> **Problem A**
According to the piece on preparing the Gulf Coast for Hurricane Ida, what did Healthcare Ready start out as?
> **Problem B**
Pick up the piece on preparing the Gulf Coast for Hurricane Ida after its final sentence and keep writing it.

Given passage: Begin

30 Aug Preparing the Gulf Coast for Hurricane Ida
With Ida intensifying and threatening to hit the Gulf Coast as a category 4 hurricane, Healthcare Ready is activating our network of partners to help prepare and support the region’s healthcare and public health response in advance of this catastrophic event. What started as an informal public-private coalition after Katrina to make availability of pharmaceutical supplies in the greater New Orleans area consistent after that event, has grown into the national organization we are today.
Our goal is to make sure that we maintain critical partnerships between government at the federal, state, and local levels, and the private sector supply chain. As today’s circumstances make even more evident, we need to be able to consistently focus on disaster preparedness and response, not just during a pandemic. We’ve seen with Katrina that it is impossible to maintain community and public health without a functioning resilient supply chain. Building on the lessons we’ve learned, we’ve been working ever since to provide the coordination, the information sharing, and problem-solving that’s needed to prepare for and respond to disasters and disease outbreaks.

Given passage: End
Data extract: Begin

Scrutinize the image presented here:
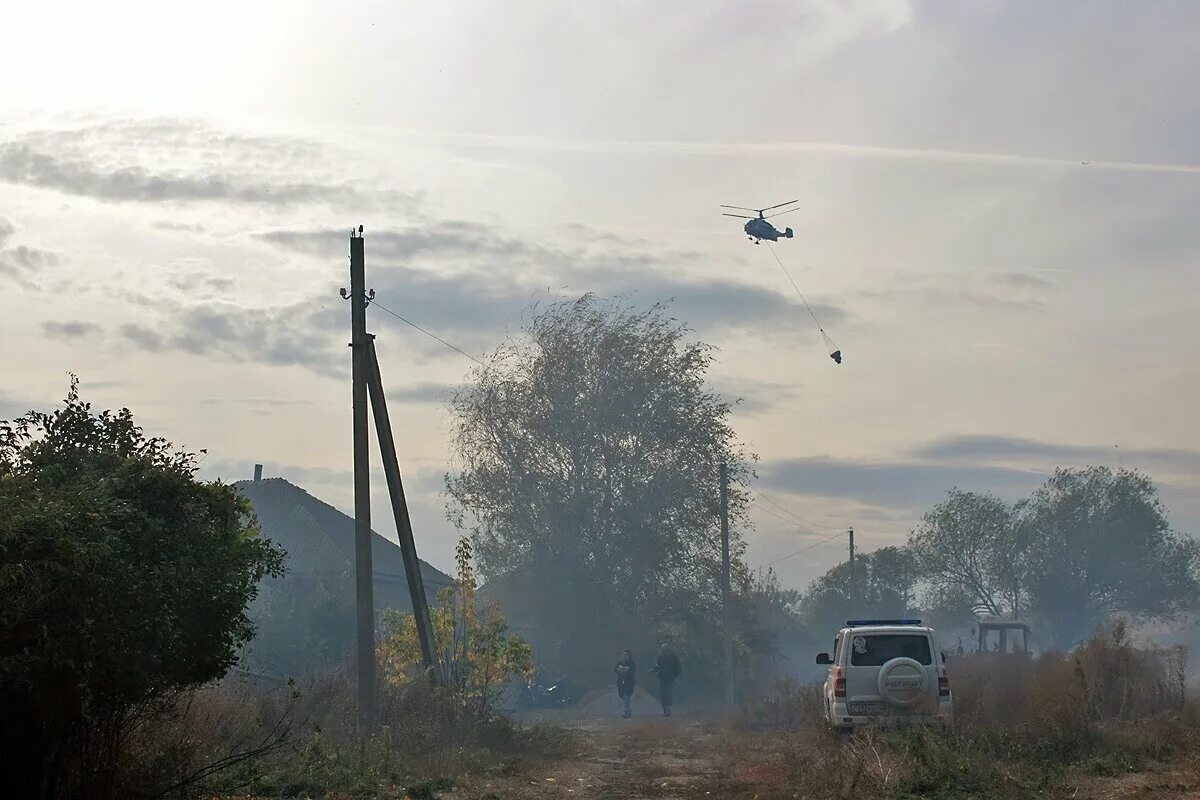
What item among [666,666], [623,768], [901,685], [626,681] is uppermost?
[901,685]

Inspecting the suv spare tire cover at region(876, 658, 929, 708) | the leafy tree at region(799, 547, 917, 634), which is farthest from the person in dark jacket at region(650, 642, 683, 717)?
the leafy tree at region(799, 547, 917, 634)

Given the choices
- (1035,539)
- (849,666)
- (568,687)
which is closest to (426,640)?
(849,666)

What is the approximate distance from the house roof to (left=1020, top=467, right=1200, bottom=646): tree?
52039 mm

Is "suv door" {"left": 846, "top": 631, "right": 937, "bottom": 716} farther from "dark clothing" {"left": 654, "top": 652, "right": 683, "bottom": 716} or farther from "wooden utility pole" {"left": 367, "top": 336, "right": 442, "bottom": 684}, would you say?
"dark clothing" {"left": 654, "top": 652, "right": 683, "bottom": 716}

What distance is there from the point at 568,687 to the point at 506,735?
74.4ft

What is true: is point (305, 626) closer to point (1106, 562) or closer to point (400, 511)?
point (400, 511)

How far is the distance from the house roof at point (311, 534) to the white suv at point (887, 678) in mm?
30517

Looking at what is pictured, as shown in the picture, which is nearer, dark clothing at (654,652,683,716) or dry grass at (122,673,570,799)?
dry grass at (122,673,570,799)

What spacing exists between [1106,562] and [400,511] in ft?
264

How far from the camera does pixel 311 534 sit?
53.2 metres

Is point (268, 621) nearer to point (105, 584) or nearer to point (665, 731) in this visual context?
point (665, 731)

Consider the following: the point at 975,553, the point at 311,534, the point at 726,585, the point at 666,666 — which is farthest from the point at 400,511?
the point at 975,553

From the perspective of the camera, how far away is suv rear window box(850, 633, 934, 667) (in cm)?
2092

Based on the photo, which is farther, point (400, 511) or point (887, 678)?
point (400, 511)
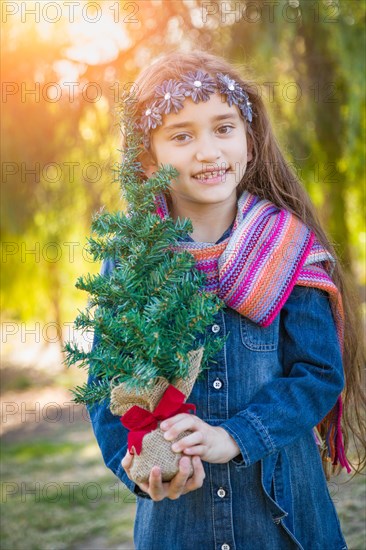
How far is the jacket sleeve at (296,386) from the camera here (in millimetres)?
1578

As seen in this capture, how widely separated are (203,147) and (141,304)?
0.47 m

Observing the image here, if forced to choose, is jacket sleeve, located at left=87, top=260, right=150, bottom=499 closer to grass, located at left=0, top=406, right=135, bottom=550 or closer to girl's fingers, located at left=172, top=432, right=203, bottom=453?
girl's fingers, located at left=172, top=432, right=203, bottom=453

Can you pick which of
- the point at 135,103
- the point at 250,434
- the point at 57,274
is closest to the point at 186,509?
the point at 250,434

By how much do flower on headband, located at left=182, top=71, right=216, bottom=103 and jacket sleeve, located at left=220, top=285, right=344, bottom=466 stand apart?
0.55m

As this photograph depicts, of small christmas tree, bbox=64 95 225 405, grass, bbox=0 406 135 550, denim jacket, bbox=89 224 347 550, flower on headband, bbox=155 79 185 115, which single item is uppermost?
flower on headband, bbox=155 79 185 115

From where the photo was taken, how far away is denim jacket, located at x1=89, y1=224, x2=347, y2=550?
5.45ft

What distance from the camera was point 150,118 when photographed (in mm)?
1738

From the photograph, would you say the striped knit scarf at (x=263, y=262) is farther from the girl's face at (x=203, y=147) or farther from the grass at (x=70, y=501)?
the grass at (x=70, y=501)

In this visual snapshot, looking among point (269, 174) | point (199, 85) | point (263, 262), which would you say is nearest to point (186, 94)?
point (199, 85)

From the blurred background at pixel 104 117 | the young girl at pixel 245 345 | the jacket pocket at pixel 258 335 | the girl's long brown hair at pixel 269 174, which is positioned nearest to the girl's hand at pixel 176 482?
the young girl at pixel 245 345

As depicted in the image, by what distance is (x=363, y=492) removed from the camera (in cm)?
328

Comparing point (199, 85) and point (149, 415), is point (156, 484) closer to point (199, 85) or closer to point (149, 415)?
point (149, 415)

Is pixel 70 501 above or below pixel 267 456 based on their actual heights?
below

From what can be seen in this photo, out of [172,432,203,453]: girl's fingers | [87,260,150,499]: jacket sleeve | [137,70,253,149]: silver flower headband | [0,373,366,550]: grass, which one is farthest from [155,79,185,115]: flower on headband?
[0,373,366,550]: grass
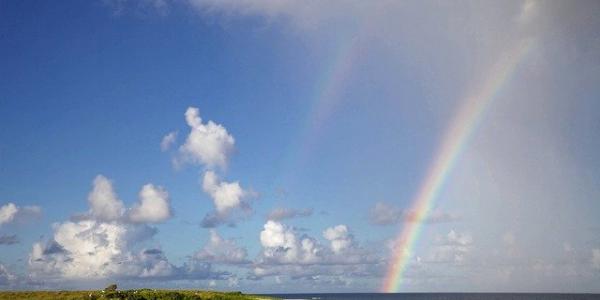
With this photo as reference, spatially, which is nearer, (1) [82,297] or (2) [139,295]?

Data extract: End

> **Task answer A**
It started as an informal public-private coalition formed after Katrina to keep pharmaceutical supplies consistently available in the greater New Orleans area.

> **Task answer B**
The good news is that in the 16 years since Hurricane Katrina, we’ve made measurable progress. Our medical and healthcare supply chain now has resiliencies in place that have allowed us to respond to Hurricane Maria and other large-scale events. In fact, these strategies may need to be extended to other parts of the supply chain. As an example, the trainings Healthcare Ready holds with city managers and public health teams throughout the nation are helping us get there. Fortunately, we’ve conducted these sessions across the Gulf Coast to help officials and residents prepare for catastrophic events.
In response to Hurricane Ida, we’ve activated our online resource, Rx Open, that provides information on the operating status of healthcare facilities in areas impacted by disaster. Rx Open allows residents in the area to use the Facilities Map to search for the individual facilities in cities and counties along the Gulf Coast. Additionally, we’ll be working 24/7 during the hours and weeks ahead to ensure the residents of Ida’s impacted areas, and beyond, have access to the medicines and supplies they need.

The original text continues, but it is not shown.